§ **Problem requirements**
Could you give every record again, exactly as it reads?

Caption-style text data:
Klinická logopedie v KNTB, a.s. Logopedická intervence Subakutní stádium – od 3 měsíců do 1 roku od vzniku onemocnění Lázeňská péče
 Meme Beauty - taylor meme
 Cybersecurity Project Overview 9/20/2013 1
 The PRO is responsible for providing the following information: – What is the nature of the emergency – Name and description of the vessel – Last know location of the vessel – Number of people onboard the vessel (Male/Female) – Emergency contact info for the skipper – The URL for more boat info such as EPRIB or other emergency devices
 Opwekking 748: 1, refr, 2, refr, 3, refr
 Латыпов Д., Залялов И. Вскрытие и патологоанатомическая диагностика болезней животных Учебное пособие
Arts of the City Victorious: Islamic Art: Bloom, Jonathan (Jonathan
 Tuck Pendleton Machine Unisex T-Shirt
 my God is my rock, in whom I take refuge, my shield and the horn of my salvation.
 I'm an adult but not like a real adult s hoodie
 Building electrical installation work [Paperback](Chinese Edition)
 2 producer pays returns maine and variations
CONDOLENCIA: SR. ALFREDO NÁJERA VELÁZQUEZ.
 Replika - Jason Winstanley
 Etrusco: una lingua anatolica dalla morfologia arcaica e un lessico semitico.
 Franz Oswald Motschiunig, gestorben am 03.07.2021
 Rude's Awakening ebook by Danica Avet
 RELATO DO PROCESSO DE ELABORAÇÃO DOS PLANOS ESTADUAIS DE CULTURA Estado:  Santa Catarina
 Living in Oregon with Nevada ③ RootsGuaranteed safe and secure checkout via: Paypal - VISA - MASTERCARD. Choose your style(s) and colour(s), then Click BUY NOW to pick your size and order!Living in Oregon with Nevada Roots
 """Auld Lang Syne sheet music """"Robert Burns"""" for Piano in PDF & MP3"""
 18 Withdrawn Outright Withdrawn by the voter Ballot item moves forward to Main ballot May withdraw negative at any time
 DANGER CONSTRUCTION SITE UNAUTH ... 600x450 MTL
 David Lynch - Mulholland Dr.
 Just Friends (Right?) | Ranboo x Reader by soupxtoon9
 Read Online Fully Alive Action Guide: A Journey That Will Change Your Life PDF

§ **Answer to the exercise**
Klinická logopedie v KNTB, a.s. Logopedická intervence Subakutní stádium – od 3 měsíců do 1 roku od vzniku onemocnění Lázeňská péče
 Meme Beauty - taylor meme
 Cybersecurity Project Overview 9/20/2013 1
 The PRO is responsible for providing the following information: – What is the nature of the emergency – Name and description of the vessel – Last know location of the vessel – Number of people onboard the vessel (Male/Female) – Emergency contact info for the skipper – The URL for more boat info such as EPRIB or other emergency devices
 Opwekking 748: 1, refr, 2, refr, 3, refr
 Латыпов Д., Залялов И. Вскрытие и патологоанатомическая диагностика болезней животных Учебное пособие
Arts of the City Victorious: Islamic Art: Bloom, Jonathan (Jonathan
 Tuck Pendleton Machine Unisex T-Shirt
 my God is my rock, in whom I take refuge, my shield and the horn of my salvation.
 I'm an adult but not like a real adult s hoodie
 Building electrical installation work [Paperback](Chinese Edition)
 2 producer pays returns maine and variations
CONDOLENCIA: SR. ALFREDO NÁJERA VELÁZQUEZ.
 Replika - Jason Winstanley
 Etrusco: una lingua anatolica dalla morfologia arcaica e un lessico semitico.
 Franz Oswald Motschiunig, gestorben am 03.07.2021
 Rude's Awakening ebook by Danica Avet
 RELATO DO PROCESSO DE ELABORAÇÃO DOS PLANOS ESTADUAIS DE CULTURA Estado:  Santa Catarina
 Living in Oregon with Nevada ③ RootsGuaranteed safe and secure checkout via: Paypal - VISA - MASTERCARD. Choose your style(s) and colour(s), then Click BUY NOW to pick your size and order!Living in Oregon with Nevada Roots
 """Auld Lang Syne sheet music """"Robert Burns"""" for Piano in PDF & MP3"""
 18 Withdrawn Outright Withdrawn by the voter Ballot item moves forward to Main ballot May withdraw negative at any time
 DANGER CONSTRUCTION SITE UNAUTH ... 600x450 MTL
 David Lynch - Mulholland Dr.
 Just Friends (Right?) | Ranboo x Reader by soupxtoon9
 Read Online Fully Alive Action Guide: A Journey That Will Change Your Life PDF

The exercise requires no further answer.